Hélène sufrió una crisis de histeria que la obligó a guardar cama por consejo médico. Gonzalo, estupefacto, se revolvía entre la incredulidad y la sospecha. Interrogó severamente al administrador respecto al lugar del enterramiento. ¿No podrían haberse equivocado al excavar? Al fin y al cabo habían transcurrido cuatro largos años y el natural descuido de la finca pudo haberlos despistado a la hora de fijar con exactitud el punto de enterramiento. El matrimonio encargado de mantener al mínimo la casa en ausencia de Hélène fue cuidadosamente investigado, se interrogó con absoluta discreción a los vecinos, se repasó con todo cuidado la aparición ocasional de cualquier trabajador (ya fuera fontanero, albañil, cartero…) que se hubiera acercado a la casa por cuestión de mantenimiento o servicios… Nada. Ni un rastro. Ni una anormalidad que hubiera llamado la atención. En vista de la situación, decidieron actuar a cara descubierta y contrataron a dos paleros para que ampliasen la búsqueda, que siguió durante tres días.

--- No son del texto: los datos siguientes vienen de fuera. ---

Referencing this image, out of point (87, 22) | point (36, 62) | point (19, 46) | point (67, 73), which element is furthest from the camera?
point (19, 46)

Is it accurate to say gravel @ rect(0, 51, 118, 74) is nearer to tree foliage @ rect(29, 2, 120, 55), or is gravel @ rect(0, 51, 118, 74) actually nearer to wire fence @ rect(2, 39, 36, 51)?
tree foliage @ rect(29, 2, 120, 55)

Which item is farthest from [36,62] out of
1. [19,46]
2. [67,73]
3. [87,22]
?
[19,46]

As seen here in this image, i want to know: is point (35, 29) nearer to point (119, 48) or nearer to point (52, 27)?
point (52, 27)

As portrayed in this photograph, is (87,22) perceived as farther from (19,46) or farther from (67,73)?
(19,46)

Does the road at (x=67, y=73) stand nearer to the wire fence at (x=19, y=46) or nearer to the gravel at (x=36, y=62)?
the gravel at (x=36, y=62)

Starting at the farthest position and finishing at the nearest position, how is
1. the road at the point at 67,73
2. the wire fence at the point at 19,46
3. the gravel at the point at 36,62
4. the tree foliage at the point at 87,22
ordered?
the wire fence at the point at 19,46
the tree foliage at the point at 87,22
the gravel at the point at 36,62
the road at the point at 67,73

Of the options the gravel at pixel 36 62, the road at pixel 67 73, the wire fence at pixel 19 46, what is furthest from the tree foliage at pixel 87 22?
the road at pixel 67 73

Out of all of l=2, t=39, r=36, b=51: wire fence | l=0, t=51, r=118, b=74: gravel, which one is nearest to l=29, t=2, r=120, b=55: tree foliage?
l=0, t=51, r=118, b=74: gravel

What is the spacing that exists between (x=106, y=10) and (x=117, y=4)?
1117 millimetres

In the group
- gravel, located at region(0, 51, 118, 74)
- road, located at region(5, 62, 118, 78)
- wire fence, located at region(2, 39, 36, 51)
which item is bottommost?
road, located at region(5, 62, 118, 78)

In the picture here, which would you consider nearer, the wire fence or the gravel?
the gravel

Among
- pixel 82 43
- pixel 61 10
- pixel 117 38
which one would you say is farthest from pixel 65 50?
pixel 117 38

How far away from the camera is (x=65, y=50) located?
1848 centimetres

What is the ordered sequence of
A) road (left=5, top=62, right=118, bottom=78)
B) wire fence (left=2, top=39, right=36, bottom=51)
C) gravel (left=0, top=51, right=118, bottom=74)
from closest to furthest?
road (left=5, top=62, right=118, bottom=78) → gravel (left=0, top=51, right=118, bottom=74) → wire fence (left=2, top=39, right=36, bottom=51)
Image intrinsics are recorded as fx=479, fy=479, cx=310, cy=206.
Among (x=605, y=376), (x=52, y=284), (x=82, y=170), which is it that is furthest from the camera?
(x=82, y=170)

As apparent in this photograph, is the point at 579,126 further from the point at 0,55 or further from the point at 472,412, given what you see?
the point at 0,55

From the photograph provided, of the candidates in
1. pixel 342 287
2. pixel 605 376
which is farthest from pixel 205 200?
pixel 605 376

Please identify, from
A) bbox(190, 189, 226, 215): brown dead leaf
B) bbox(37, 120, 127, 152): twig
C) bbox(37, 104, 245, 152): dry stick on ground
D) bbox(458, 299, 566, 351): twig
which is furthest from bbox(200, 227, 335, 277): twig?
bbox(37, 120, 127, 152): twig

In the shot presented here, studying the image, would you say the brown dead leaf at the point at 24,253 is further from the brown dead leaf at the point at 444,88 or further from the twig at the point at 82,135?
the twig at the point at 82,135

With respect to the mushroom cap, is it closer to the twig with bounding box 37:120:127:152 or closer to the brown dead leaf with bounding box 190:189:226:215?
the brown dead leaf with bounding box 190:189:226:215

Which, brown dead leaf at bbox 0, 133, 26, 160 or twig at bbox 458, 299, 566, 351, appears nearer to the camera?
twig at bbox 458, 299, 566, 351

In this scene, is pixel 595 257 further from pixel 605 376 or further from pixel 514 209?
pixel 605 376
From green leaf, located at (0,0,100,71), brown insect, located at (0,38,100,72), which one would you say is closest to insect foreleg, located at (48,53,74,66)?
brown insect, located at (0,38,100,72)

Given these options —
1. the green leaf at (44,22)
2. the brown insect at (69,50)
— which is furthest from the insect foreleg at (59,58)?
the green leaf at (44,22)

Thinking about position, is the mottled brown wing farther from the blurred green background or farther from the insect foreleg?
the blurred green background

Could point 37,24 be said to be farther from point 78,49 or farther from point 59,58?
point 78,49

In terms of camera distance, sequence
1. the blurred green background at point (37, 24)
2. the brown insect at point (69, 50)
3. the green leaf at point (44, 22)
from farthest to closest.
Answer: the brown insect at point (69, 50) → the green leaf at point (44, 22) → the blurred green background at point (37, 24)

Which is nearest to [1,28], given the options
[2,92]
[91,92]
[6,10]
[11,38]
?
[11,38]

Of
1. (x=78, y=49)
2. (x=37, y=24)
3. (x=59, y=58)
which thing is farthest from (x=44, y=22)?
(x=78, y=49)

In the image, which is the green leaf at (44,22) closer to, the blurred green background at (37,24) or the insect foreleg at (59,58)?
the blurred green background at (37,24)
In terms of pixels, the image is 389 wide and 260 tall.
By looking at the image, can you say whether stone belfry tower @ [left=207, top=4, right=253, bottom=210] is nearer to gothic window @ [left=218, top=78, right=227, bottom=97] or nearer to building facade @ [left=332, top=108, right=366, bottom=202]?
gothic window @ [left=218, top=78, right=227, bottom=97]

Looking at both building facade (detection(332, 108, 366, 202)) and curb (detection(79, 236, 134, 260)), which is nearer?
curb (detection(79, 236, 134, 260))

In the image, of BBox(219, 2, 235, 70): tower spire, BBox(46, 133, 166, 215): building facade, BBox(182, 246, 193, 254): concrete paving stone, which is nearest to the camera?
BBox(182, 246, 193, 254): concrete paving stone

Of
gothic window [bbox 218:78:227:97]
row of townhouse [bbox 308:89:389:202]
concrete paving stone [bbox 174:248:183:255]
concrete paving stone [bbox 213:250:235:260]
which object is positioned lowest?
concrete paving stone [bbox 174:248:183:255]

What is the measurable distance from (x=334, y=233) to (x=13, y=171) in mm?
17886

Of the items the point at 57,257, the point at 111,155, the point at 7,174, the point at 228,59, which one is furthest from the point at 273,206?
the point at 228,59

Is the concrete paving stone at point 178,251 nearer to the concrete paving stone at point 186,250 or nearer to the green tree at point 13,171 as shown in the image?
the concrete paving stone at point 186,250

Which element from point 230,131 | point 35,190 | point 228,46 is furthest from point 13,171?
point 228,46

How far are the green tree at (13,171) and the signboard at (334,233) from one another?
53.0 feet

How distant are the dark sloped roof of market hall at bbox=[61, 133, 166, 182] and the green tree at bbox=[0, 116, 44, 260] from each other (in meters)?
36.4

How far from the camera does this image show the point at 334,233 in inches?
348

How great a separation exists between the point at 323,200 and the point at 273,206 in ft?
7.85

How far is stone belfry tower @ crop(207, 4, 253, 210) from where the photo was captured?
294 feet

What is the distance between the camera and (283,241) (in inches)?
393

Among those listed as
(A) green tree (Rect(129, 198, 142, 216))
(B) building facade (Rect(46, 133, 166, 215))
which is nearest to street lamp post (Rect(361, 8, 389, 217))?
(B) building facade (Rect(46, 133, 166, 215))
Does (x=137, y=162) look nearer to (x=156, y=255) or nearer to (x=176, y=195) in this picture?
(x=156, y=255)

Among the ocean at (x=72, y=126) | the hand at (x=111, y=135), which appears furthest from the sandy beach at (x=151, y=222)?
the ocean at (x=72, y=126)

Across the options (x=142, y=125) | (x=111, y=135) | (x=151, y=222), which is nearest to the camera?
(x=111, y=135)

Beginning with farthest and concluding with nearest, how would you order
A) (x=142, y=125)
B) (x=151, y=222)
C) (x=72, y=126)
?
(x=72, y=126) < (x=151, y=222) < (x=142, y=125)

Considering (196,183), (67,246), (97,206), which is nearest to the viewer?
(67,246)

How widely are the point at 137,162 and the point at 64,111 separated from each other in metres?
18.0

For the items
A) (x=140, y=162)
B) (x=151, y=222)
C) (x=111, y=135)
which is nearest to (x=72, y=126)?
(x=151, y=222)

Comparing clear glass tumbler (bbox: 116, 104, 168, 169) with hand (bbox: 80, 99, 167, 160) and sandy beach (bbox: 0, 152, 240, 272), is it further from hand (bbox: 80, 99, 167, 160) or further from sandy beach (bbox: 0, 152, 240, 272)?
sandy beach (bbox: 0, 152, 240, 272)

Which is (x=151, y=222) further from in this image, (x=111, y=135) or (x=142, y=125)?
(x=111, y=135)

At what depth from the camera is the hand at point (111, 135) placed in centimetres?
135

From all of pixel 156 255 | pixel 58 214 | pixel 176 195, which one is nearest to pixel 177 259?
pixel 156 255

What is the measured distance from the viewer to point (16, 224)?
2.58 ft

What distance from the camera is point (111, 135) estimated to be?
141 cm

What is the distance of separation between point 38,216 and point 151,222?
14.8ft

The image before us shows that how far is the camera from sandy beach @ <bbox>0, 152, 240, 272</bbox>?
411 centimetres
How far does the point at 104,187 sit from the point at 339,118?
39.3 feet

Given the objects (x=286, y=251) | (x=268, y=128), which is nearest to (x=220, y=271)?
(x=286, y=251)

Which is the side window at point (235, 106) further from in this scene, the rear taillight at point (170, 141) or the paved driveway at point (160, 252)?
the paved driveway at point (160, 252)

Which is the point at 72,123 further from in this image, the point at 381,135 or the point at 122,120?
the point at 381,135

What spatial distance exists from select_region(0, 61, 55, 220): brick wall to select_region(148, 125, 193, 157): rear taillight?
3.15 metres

Todo fue inútil. El oro se había esfumado y nadie que tuviese algún contacto o acceso casual a la finca mostraba el menor signo posterior de riqueza.
Aunque le costase reconocerlo, sólo dos candidatos se dibujaban claramente en el nefasto horizonte de la catástrofe: o el administrador o su hermano Cirilo. Del primero, dado su historial de servicios, no podía dudar sin que se derrumbara una confianza sustentada en la experiencia de muchos años, pero, aun así, lo investigó con la mayor discreción posible. En cuanto a su hermano, no quería ni considerarlo. Su desaparición se llenaba ahora de sospechas. El mundo de honor de Gonzalo Villacruz se venía abajo.
Hélène, desde que se repuso, no dudó un momento en atribuir el latrocinio a Cirilo. En realidad, ya a la mañana siguiente del horrible descubrimiento apenas salió de su dormitorio y, sin rastro alguno del ataque de llanto y nervios de la noche anterior, exigió la presencia de Cirilo a su cuñado o, de lo contrario, amenazó con informar inmediatamente a Monsieur Giraud, su hermano, de la situación.
—¡Y yo que le había echado de menos al volver aquí! —exclamaba con ira apenas contenida, una ira que principalmente la castigaba a ella. Gonzalo ya no sabía qué pensar.
Ahora, pues, la sola idea de que Cirilo se hubiera quedado con todo convertía a la encantadora joven en una fiera, lo que degradó también a Gonzalo, que así veía desmoronarse su vida y su concepto de familia conjuntamente. Hélène, cuando se serenaba, lo trataba con frialdad y eso le añadía una gran pesadumbre. Por si fuera poco, Cirilo seguía desaparecido. En Madrid no sabían nada de él. El administrador rondaba como un alma en pena, sin atreverse a alejarse ni a acercarse, temeroso de ser acusado por aquella mujer por la que, desde que la conoció, sentía una suprema debilidad. Ella se limitó a ignorarlo. Finalmente, Hélène no pudo más, abandonó la casa de Biarritz, se trasladó a París con su hija y allí informó a su hermano de cuanto había sucedido. Esto rompió definitivamente la relación entre los Giraud y los Villacruz. El desastre se había consumado.